** À faire **
Répondez brièvement à ces questions en vous appuyant sur l'extrait ci-dessous.
(a) En 1855, qui voulait s'arrêter à Erard de la Marck ?
(b) Combien d'artistes liégeois ont été sélectionnés en 1879 ?
(c) De quel monastère Julienne de Cornillon était-elle prieure ?

** Extrait **
====
En 1851 une Commission se penche sur le choix
des sujets.
En 1855 l’historien Mathieu Polain voulait
s’arrêter à Erard de la Marck. En 1865 l’architecte provincial Lambert Noppius,
successeur de Delsaux, espère présenter le canevas définitif. Les temps ne sont
apparemment pas encore mûrs à une époque où les tensions entre libéraux et
catholiques sont vives.
En
1878
le gouverneur libéral de Luesemans supervise
personnellement le travail d’une nouvelle commision, sous le dernier gouvernement
libéral Frère-Orban II. En 1879 les douze artistes liégeois sélectionnés
devront se dépêcher pour terminer le travail pour les fêtes du cinquantenaire
de la Belgique. Heureusement qu’il y avait cette échéance du
cinquantenaire ; sinon les débats auraient sans doute repris. Les tensions
étaient vives: nous sommes en pleine guerre scolaire qui mène en juin 1880 à la
suppression de la légation belge auprès du Saint-Siège !

A la trappe : 
Saint Materne, Saint Servais, Sainte Begge, Sainte Julienne

J’ai évoqué quelques thèmes retenus. Mais il
est aussi intéressant de parcourir les sujets qui ont été évacués au cours de
ces 30 ans de débats. Saint Materne par exemple (l’un des 72 disciples les plus proches du Christ qui est venu  évangéliser la Gaule entre vers l’an 42. D’où
son titre d’apôtre de la Belgique. Passe à la trappe aussi Saint Servais,
premier évêque du Civitas Tungrorum, et aussi 
dernier des Saints de glace. Sainte Begge, fille de Pépin de Landen et
mère de Pépin le Jeune ; Sainte Julienne: Il y a au moins 16 saintes de ce nom, mais dans notre cas il s’agit de Julienne
de Cornillon (°1192 – †1258), vierge, prieure du monastère du Mont-Cornillon à
Liège, à l’origine de la Fête Dieu.
====
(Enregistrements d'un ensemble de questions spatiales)
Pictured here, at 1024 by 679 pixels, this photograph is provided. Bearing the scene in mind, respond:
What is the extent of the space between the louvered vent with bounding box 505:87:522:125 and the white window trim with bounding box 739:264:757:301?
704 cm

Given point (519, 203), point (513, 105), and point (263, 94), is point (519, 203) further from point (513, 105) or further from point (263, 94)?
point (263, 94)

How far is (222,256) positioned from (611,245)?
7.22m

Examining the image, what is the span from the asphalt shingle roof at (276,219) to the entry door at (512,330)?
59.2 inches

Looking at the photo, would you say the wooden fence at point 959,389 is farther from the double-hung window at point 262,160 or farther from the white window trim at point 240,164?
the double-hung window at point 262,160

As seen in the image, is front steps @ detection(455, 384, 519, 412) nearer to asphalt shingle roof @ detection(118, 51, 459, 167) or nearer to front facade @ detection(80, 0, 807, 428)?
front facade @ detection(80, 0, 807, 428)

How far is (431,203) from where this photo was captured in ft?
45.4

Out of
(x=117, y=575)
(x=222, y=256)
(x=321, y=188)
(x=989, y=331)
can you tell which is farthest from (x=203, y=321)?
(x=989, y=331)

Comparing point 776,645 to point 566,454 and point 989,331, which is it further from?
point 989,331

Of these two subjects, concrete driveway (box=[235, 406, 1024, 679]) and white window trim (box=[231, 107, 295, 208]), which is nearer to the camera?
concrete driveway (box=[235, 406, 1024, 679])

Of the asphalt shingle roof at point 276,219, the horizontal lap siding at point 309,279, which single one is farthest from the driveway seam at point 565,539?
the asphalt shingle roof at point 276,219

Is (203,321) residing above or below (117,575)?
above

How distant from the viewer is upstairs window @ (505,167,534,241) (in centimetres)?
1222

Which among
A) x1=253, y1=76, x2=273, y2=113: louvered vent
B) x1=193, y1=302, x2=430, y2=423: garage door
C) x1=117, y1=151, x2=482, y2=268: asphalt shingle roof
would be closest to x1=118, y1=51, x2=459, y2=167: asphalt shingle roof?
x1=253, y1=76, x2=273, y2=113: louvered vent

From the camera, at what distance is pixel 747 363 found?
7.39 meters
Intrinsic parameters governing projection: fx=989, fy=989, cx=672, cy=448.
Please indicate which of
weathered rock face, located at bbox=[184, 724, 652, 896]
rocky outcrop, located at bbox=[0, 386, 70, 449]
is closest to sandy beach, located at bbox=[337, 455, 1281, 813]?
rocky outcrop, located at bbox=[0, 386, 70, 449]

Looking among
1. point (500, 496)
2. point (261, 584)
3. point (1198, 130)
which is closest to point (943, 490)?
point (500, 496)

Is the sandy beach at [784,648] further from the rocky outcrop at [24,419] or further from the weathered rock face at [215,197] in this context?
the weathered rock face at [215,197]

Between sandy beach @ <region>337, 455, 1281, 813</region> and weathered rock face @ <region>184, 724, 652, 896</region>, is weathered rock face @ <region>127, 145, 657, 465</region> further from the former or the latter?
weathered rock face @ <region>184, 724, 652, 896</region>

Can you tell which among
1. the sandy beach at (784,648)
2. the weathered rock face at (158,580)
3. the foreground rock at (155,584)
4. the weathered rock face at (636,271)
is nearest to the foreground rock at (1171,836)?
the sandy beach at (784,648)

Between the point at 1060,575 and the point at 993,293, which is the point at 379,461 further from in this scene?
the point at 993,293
====
** Corrigé **
(a) L'historien Mathieu Polain.
(b) Douze.
(c) Du monastère du Mont-Cornillon à Liège.